La admiración incondicional y la lealtad
absoluta de Vargas Vila hacia el cubano hicieron que se indignara ante el uso en
la Cuba republicana de la figura y obra del Apóstol con espíritu oportunista y
barato, y protestara por ello con la misma sinceridad y la misma pasión con que
había querido al Maestro:
Escribir sobre José Martí en Cuba se ha hecho, no una
profesión, sino un negocio, el más prolijo de todos los negocios; hay gente que
debe la fortuna a la osadía de haber enlodado con su prosa la sombra del
Maestro. ¡Ese espectáculo es desolador! Yo vi aquella feria de la audiencia sin
talento, profanar las cenizas del precursor (…).

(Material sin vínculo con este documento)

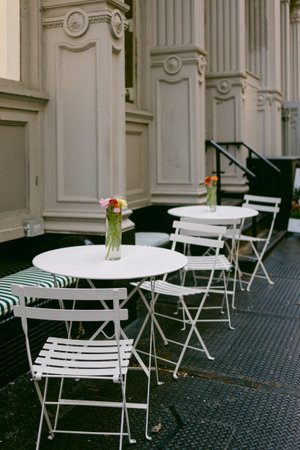 Tables and chairs are arranged outside a building with flowers in vases, showing a city scene during...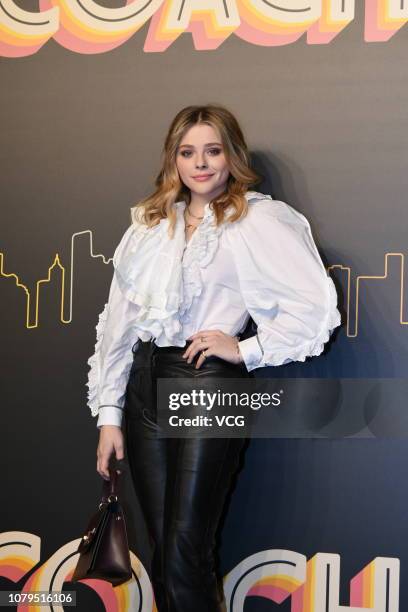 American actress Chloe Grace Moretz poses backstage during the Coach 2019 early autumn collection fashion show 'Coach Lights Up Shanghai' on December...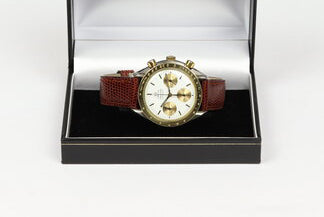 Omega Speedmaster Reduced 39mm Automatic Chronograph in Steel and Gold, white baton dial, yellow gold tachymetre bezel, on red/brown lizard strap with pin buckle.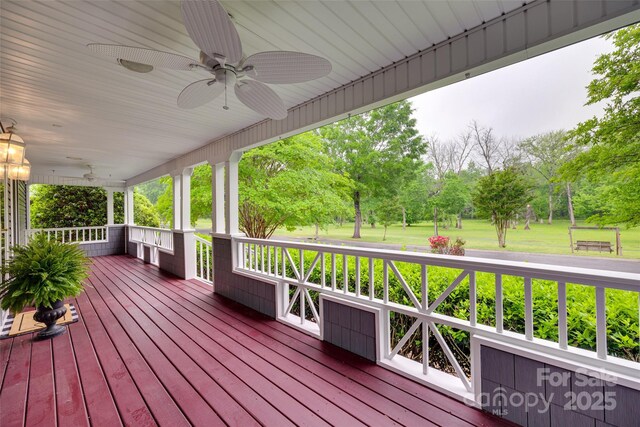 wooden terrace featuring covered porch and a ceiling fan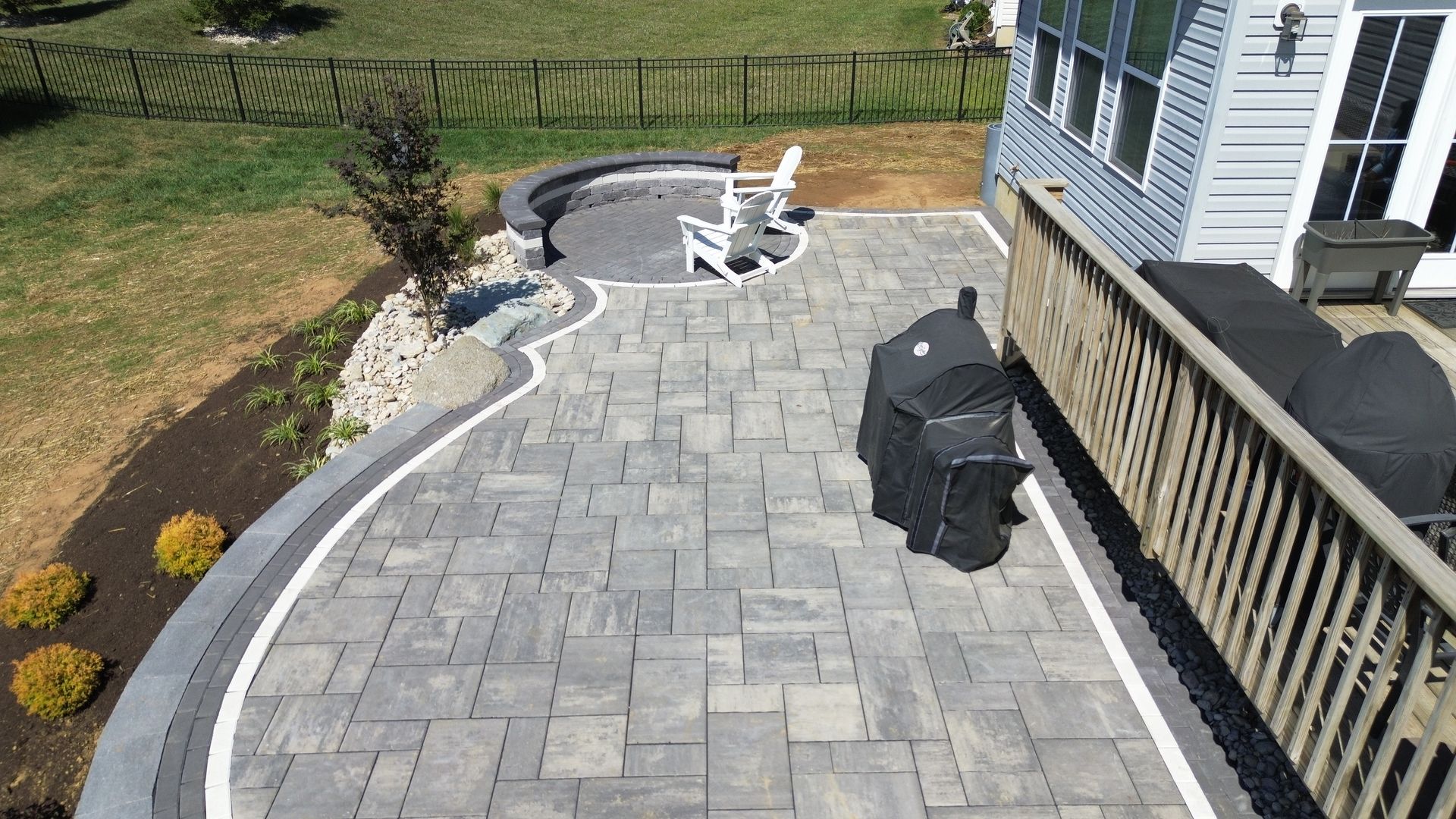 An aerial view of a patio with a grill and chairs.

Muchas descripciones de Martí he leído, pero
es difícil integrarlas todas para reconstruir al hombre que fue en vida, pues resultan
tan contradictorias entre sí que, de inmediato, la figura que intento componer
se me deshace entre los dedos, y no precisamente en fragmentos que vuelven a su
imán. Imposible, por ejemplo, fusionar la imagen de Cristo martirizado que
tiene Vargas Vila con la del Martí risueño y bromista que recuerdan los hijos
de Manuel Mercado, quienes cuentan que, cuando Martí lanzaba un profundo
suspiro, punzado a menudo por el dolor en el costado que le causaba su
enfermedad, enseguida sonreía a todos y se burlaba de sí mismo diciendo: “-El
Suspirón, me llaman”. Y no faltan quienes lo describen como hombre de risa
contagiosa que hacía muchos chistes. Difícil, si no imposible, es armar un
Martí entero de ese caleidoscopio de impresiones e imágenes que dejó a su paso.

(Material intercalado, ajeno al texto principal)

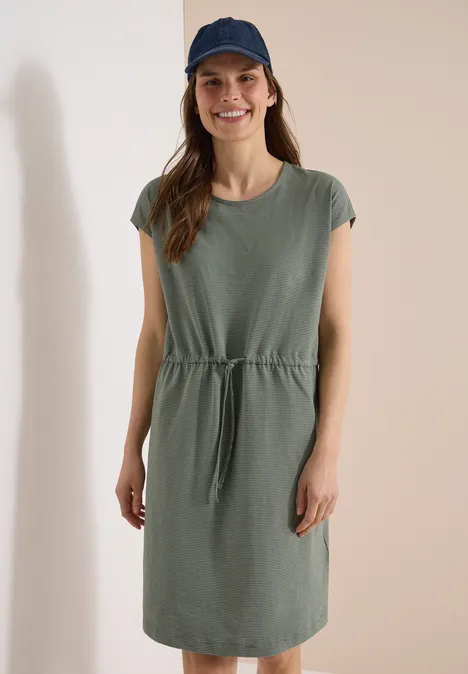 Knielanges Kleid aus Jersey khaki Frau in legerem, knielangem, khakigrünem T-Shirt-Kleid mit Taillenschnur vor neutralem Hintergrund.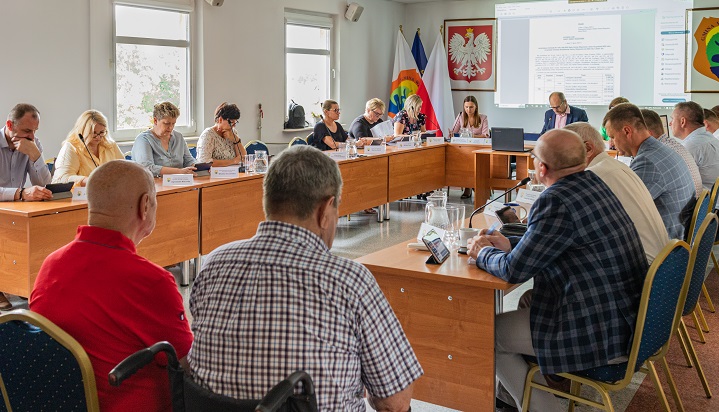 Nadzwyczajna sesja Rady Gminy Wiązowna 17.07.2023 r. Radni siedzą przy stołach ustawionych w literę u. Na ścianie wyświetla się plik z uchwałą. Na ścianie godło Polski i herb gminy.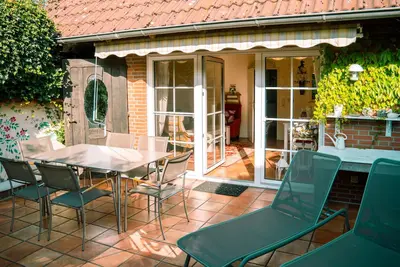 Image de Maison de vacances 'Ferienhaus Jadeblick I I' avec vue sur la mer, terrasse privée et Wi-Fi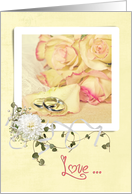 wedding anniversary rings on rose petal with bouquet on frame card
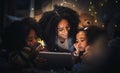 Tablet, night a mother reading to her children in a tent while camping in the bedroom of their home together. Black Royalty Free Stock Photo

Pero al menos, gracias a Vargas Vila, tengo una idea bastante exacta de aquel
ser que en el podio lanzaba sobre las muchedumbres el torrente de su verbo,
constructor de un sueño que no alcanzó a crear. (Gina Picart Baluja)
[1]
Carmen Suárez León, Centro de Estudios Martianos 2018
[2] He
respetado el estilo de redacción y gramatical de Vargas Vila.